[SUPPLIED PASSAGE start]
Gaslighting has become a trendy buzzword lately.
It’s used to describe the crazymaking tactics often employed within an abusive
dynamic.
Indeed, Wikipedia offers its own definition…
“Gaslighting is a form of psychological
manipulation in which a person seeks to sow seeds of doubt in a targeted
individual or in members of a targeted group, making them question their own
memory, perception, and sanity. Using persistent denial, misdirection,
contradiction, and lying, gaslighting involves attempts to destabilize the
victim and delegitimize the victim's belief.”
It's about creating a nagging self-doubt, in which we question what we
see, hear, believe and feel. Some common phrases?
“You’re crazy. You’ve lost your mind.”
“What’s wrong with you?
“Why are you so sensitive? This is no big deal.”
“You’re imagining things.”
In my personal experience, I encountered those uttered words. But I also
ran into another tactic: laughter.
I’m not talking about jovial laughter, good- natured stuff.
Instead, often in tandem with these pointed phrases, I ran into
dismissive, mocking laughter, utilized to deflect from real, serious issues and
situations.
One family member, uncomfortable with their own angst concerning the
abuse existing with our family structure, used laughter as deflection, to
minimize how dangerous things were and how much behaviors needed to change.
Once, as an adolescent in pain, responding to the abuse, I bared my soul,
sharing how I was experiencing suicidal thoughts. Within seconds of
disclosing that revelation, this person started laughing at me, telling me I
was silly. Chuckles bubbled up as I was labeled as being a” too-intense”
teenager.
I felt betrayed. But even more of a betrayal?
Well, I’m sure you’ve heard how laughter can be contagious. If fact,
there are actual laughing groups, sharing a human experience of contagious
laughter as stress relief and bonding.
[SUPPLIED PASSAGE end]
[DATA PROVIDED start]
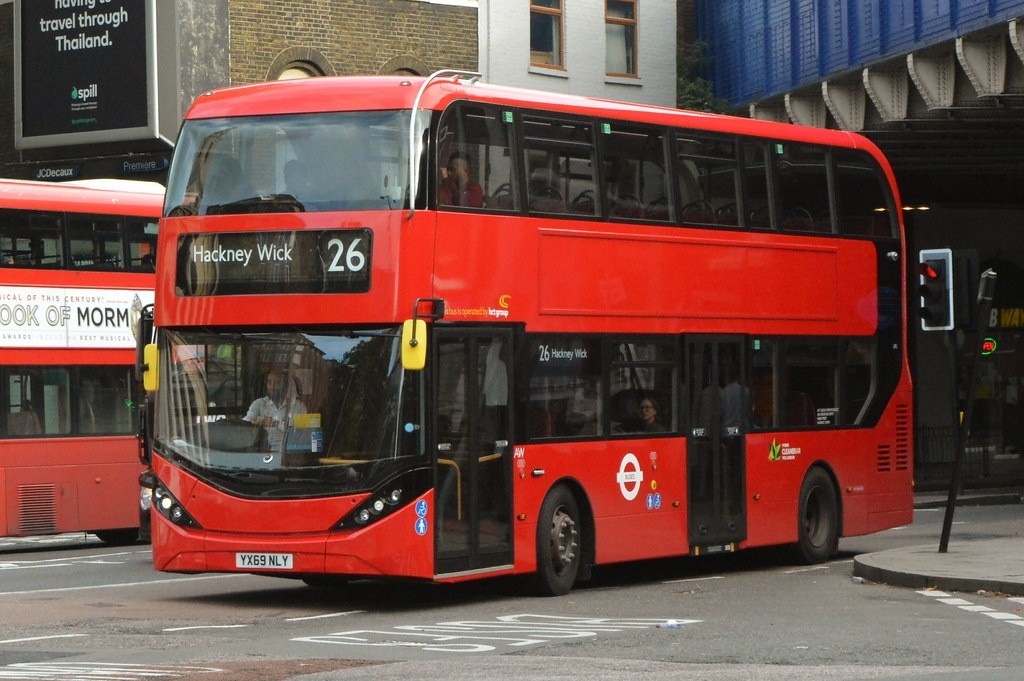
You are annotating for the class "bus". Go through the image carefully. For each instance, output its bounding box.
[136,67,916,596]
[1,175,167,548]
[DATA PROVIDED end]
— AIM OF THE EXERCISE —
Please answer these questions about the gaslighting passage:
(a) Which source supplies the quoted definition of gaslighting?
(b) Besides the common phrases listed, what other tactic does the writer say they ran into?
(c) According to the final sentence, what do the laughing groups use contagious laughter for?

— EXERCISE OUTPUT —
(a) Wikipedia
(b) Dismissive, mocking laughter
(c) Stress relief and bonding